- **EXERCISE TASK**
Lay out the lines as a two-column CSV with the headers "text" and "answer", beginning at the line that contains "In terms of" and stopping after the last line, one row per line and its answer. Put each field in quotation marks, turn any line breaks into spaces, and leave the pictures out.

- **GIVEN RECORDS**
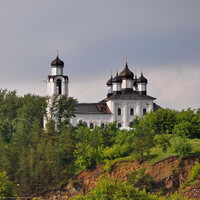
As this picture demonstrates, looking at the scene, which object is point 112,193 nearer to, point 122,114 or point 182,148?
point 182,148

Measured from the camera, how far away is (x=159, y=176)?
60844 mm

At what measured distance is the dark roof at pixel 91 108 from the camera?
3054 inches

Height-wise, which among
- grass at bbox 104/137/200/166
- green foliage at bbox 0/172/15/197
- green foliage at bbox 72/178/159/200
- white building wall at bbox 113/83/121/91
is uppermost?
white building wall at bbox 113/83/121/91

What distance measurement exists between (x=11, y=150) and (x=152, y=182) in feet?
46.3

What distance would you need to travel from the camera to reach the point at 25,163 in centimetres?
6456

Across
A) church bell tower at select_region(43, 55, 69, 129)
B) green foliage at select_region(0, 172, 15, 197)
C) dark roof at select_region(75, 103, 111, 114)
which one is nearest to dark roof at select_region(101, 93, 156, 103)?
dark roof at select_region(75, 103, 111, 114)

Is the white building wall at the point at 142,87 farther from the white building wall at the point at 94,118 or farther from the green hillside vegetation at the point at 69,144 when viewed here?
the green hillside vegetation at the point at 69,144

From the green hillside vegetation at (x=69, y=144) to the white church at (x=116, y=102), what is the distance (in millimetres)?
3928

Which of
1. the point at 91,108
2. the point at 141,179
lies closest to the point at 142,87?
the point at 91,108

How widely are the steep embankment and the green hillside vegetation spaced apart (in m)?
→ 0.63

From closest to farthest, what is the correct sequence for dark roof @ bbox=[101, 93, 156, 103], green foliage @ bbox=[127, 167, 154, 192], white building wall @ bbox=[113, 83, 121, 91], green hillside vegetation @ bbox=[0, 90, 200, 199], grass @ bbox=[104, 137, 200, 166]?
green foliage @ bbox=[127, 167, 154, 192], grass @ bbox=[104, 137, 200, 166], green hillside vegetation @ bbox=[0, 90, 200, 199], dark roof @ bbox=[101, 93, 156, 103], white building wall @ bbox=[113, 83, 121, 91]

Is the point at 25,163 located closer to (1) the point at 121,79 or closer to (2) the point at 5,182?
(2) the point at 5,182

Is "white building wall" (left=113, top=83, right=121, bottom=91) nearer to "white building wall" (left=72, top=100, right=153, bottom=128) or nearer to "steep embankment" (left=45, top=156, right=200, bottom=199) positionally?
"white building wall" (left=72, top=100, right=153, bottom=128)

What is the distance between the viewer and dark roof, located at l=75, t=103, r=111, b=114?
254 feet
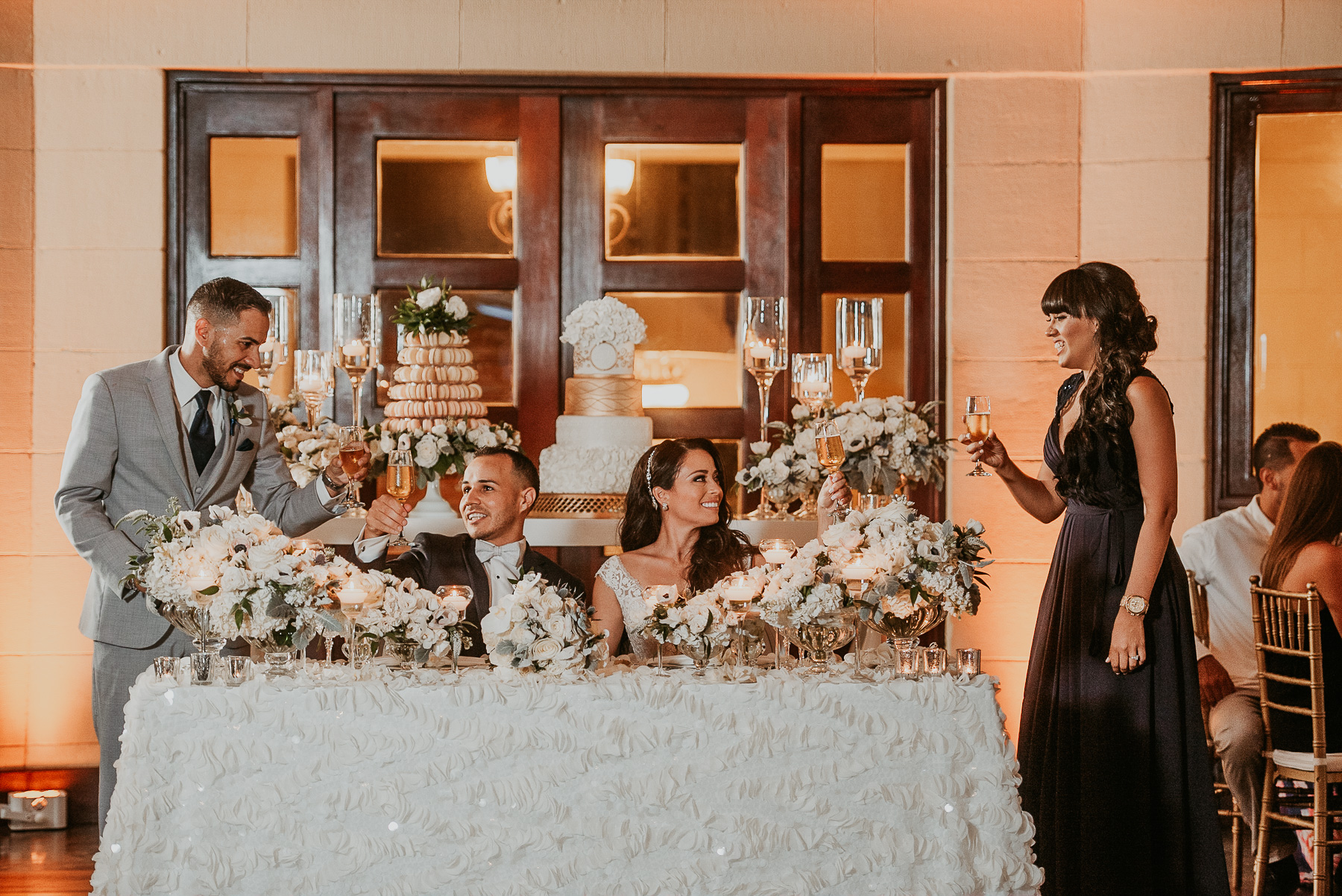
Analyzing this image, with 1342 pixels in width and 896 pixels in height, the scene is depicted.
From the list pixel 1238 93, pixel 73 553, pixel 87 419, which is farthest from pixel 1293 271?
pixel 73 553

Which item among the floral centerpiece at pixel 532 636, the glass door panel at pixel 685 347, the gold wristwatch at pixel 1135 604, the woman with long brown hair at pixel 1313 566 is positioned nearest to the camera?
the floral centerpiece at pixel 532 636

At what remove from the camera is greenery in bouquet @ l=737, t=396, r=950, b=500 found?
461 cm

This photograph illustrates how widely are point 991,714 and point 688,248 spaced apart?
332 centimetres

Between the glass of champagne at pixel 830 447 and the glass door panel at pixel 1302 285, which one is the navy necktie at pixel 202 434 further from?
the glass door panel at pixel 1302 285

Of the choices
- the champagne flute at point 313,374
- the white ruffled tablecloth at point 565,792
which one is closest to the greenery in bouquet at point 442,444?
the champagne flute at point 313,374

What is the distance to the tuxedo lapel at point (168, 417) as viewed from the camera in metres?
→ 3.53

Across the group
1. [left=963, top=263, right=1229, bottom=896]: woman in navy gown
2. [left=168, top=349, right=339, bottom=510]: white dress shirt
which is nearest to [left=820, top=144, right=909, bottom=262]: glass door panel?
[left=963, top=263, right=1229, bottom=896]: woman in navy gown

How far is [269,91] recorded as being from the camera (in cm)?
538

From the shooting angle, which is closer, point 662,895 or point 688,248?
point 662,895

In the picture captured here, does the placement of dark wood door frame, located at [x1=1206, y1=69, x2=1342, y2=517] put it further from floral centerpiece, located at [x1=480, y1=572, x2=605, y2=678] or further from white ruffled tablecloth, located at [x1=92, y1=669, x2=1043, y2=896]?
floral centerpiece, located at [x1=480, y1=572, x2=605, y2=678]

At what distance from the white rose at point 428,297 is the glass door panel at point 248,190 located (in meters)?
1.11

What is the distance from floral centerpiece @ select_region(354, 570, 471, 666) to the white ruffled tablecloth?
0.13 meters

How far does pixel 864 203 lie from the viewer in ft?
18.2

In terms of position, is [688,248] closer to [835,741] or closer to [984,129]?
[984,129]
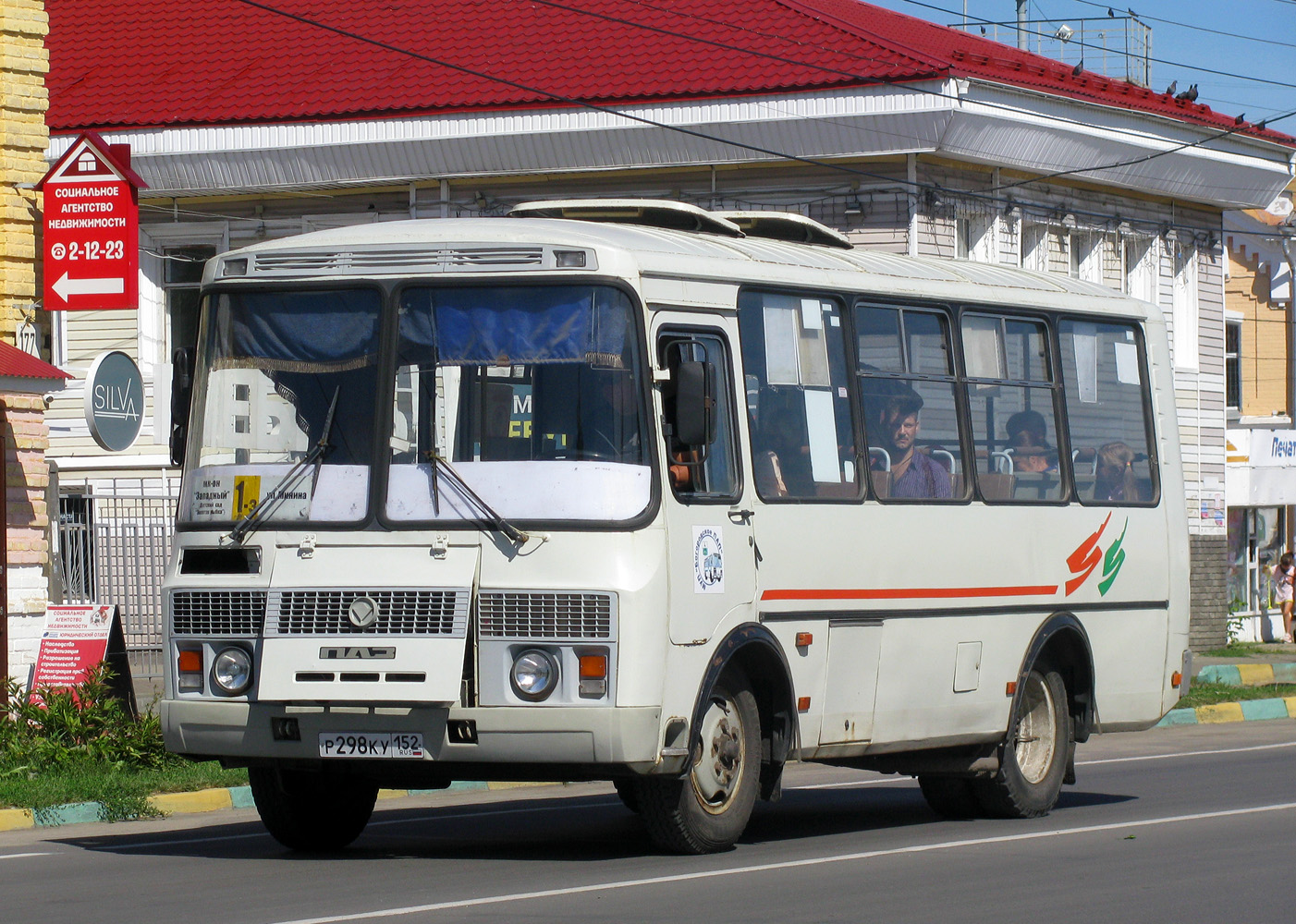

- **ANSWER TO THIS PROBLEM**
text,answer
"In terms of position, is [688,248] closer to [835,741] or closer to [984,129]?","[984,129]"